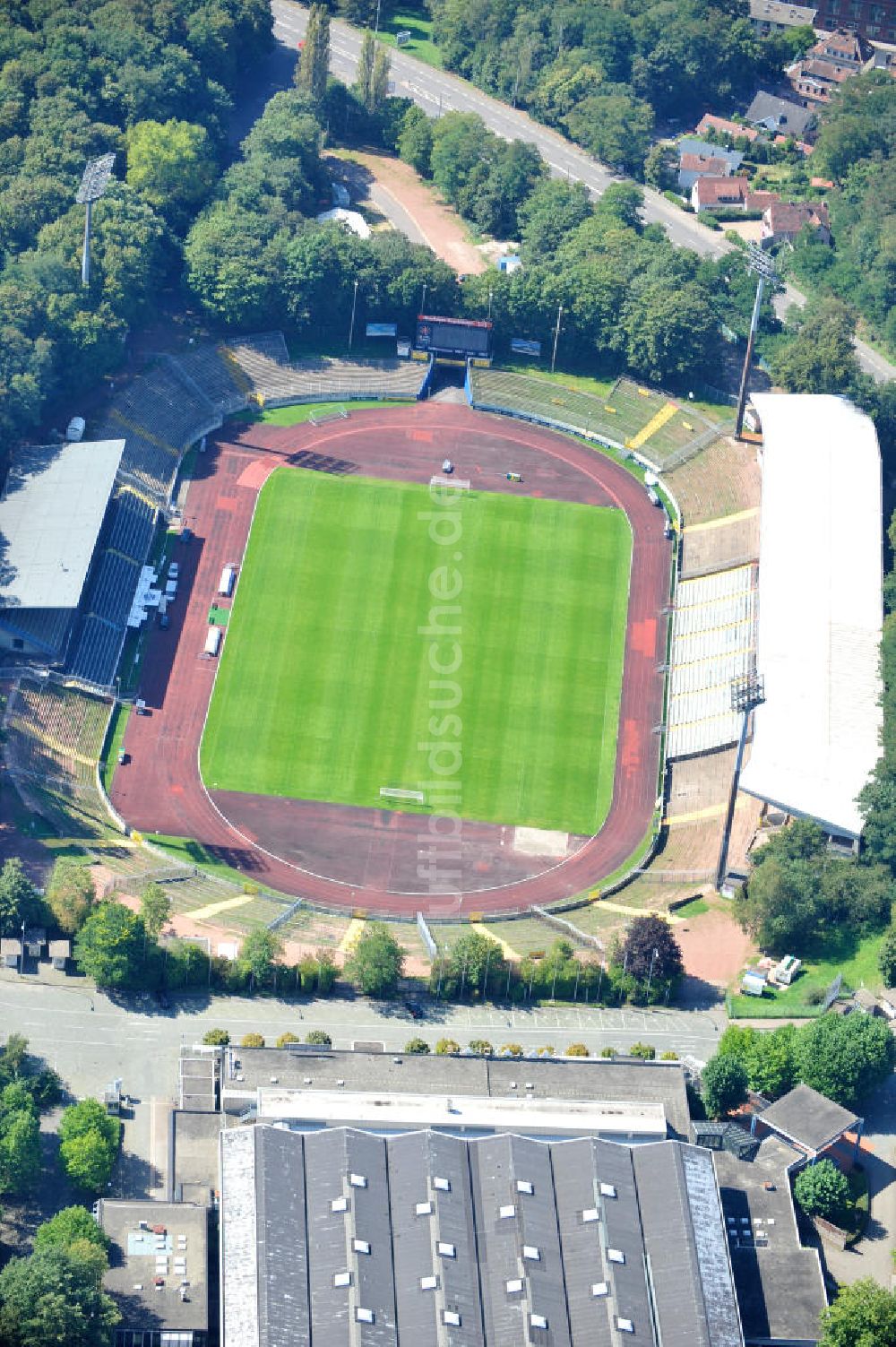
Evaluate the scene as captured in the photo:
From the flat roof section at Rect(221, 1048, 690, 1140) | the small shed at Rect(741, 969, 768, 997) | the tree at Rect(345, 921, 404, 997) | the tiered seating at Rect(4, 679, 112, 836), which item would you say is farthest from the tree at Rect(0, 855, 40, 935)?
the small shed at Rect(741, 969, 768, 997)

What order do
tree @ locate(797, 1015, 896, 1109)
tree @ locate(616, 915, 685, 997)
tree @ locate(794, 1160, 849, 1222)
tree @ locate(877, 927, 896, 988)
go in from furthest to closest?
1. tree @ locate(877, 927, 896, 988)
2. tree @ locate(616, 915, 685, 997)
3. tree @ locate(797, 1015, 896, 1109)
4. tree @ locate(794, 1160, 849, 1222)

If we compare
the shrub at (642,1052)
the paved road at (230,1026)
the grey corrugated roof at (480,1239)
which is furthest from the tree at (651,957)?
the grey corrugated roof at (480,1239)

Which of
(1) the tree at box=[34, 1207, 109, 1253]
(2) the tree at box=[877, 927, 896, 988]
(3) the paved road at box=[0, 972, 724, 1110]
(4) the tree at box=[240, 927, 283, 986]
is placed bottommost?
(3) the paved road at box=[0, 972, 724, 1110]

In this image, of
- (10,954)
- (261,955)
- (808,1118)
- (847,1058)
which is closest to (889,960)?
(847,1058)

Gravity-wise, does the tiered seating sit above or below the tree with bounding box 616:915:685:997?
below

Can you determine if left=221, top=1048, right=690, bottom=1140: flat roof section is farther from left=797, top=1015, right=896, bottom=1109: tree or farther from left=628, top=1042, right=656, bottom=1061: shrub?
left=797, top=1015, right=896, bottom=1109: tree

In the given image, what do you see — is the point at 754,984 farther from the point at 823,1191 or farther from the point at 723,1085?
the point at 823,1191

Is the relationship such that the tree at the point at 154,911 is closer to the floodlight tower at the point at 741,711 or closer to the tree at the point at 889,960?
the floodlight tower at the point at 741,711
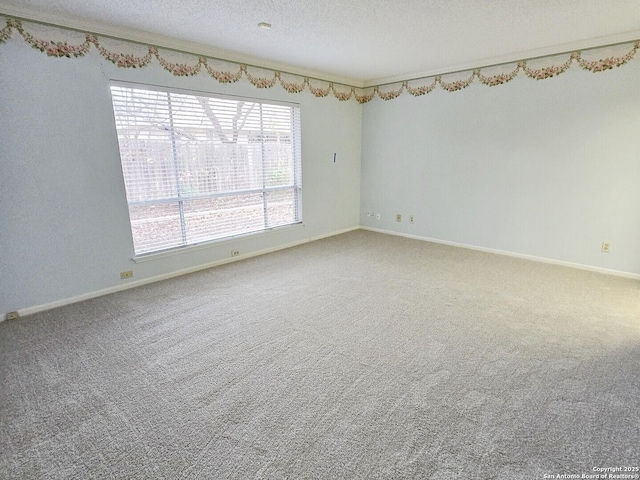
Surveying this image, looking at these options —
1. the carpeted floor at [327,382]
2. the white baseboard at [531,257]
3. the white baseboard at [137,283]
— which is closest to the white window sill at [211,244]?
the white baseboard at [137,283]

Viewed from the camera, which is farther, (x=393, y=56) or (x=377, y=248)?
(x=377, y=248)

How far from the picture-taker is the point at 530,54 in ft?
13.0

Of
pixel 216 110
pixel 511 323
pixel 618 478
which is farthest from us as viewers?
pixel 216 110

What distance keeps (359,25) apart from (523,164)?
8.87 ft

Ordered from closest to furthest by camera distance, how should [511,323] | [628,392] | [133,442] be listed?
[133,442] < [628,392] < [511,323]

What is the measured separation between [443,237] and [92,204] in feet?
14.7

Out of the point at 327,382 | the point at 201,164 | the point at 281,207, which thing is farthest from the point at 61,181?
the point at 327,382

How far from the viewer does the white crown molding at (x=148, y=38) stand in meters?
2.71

(Your objective): Change every "shrub" in the listing to "bush" and write out the whole listing again with nothing else changed. Leave the pictures out.

(Reply to the task):
Evaluate the scene as captured in the photo:
From the flat roof section at Rect(221, 1048, 690, 1140) | the small shed at Rect(741, 969, 768, 997) | the tree at Rect(345, 921, 404, 997) | the tiered seating at Rect(4, 679, 112, 836), which item would you say is farthest from the tree at Rect(0, 855, 40, 935)?
the small shed at Rect(741, 969, 768, 997)

What order do
tree @ locate(797, 1015, 896, 1109)
tree @ locate(616, 915, 685, 997)
tree @ locate(794, 1160, 849, 1222)
tree @ locate(877, 927, 896, 988)
go in from furthest to closest?
1. tree @ locate(877, 927, 896, 988)
2. tree @ locate(616, 915, 685, 997)
3. tree @ locate(797, 1015, 896, 1109)
4. tree @ locate(794, 1160, 849, 1222)

If we compare
the bush at (642,1052)
the paved road at (230,1026)
the grey corrugated roof at (480,1239)
which is furthest from the tree at (651,957)?
the grey corrugated roof at (480,1239)

Which of
(1) the tree at box=[34, 1207, 109, 1253]
(2) the tree at box=[877, 927, 896, 988]
(3) the paved road at box=[0, 972, 724, 1110]
(4) the tree at box=[240, 927, 283, 986]
is placed bottommost?
(3) the paved road at box=[0, 972, 724, 1110]

In this image, of
- (10,954)
- (261,955)
- (808,1118)
- (847,1058)
which is closest to (889,960)?
(847,1058)

Gravity-wise, does the tiered seating sit above or below the tree with bounding box 616:915:685:997?
below

Can you determine if left=221, top=1048, right=690, bottom=1140: flat roof section is farther from left=797, top=1015, right=896, bottom=1109: tree or farther from left=628, top=1042, right=656, bottom=1061: bush?
left=797, top=1015, right=896, bottom=1109: tree

In the given image, what do you see — is the point at 754,984 farther from the point at 823,1191 or farther from the point at 723,1085?
the point at 823,1191

Is the relationship such that the tree at the point at 154,911 is closer to the floodlight tower at the point at 741,711 or closer to the tree at the point at 889,960?
the floodlight tower at the point at 741,711
Surveying this image, looking at these options —
1. the carpeted floor at [327,382]
2. the white baseboard at [531,257]
3. the white baseboard at [137,283]
— which is closest to the white window sill at [211,244]?
the white baseboard at [137,283]

Viewed from the camera, which is farther, (x=393, y=56) or (x=377, y=248)?
(x=377, y=248)

How far from the picture-taker is the point at 530,54 in ft?
13.0

Of
pixel 216 110
pixel 511 323
pixel 618 478
which is farthest from us as viewers?
pixel 216 110

What distance keeps (359,25) apart from (523,164)?
8.87 ft

Ordered from closest to furthest by camera distance, how should [511,323] | [628,392] | [133,442] be listed?
[133,442] < [628,392] < [511,323]

What is the measured separation between [443,237] and [92,204] in feet?
14.7

Out of the point at 327,382 | the point at 201,164 | the point at 281,207, which thing is farthest from the point at 61,181?
the point at 327,382

How far from the viewer does the white crown molding at (x=148, y=38) stand in meters?
2.71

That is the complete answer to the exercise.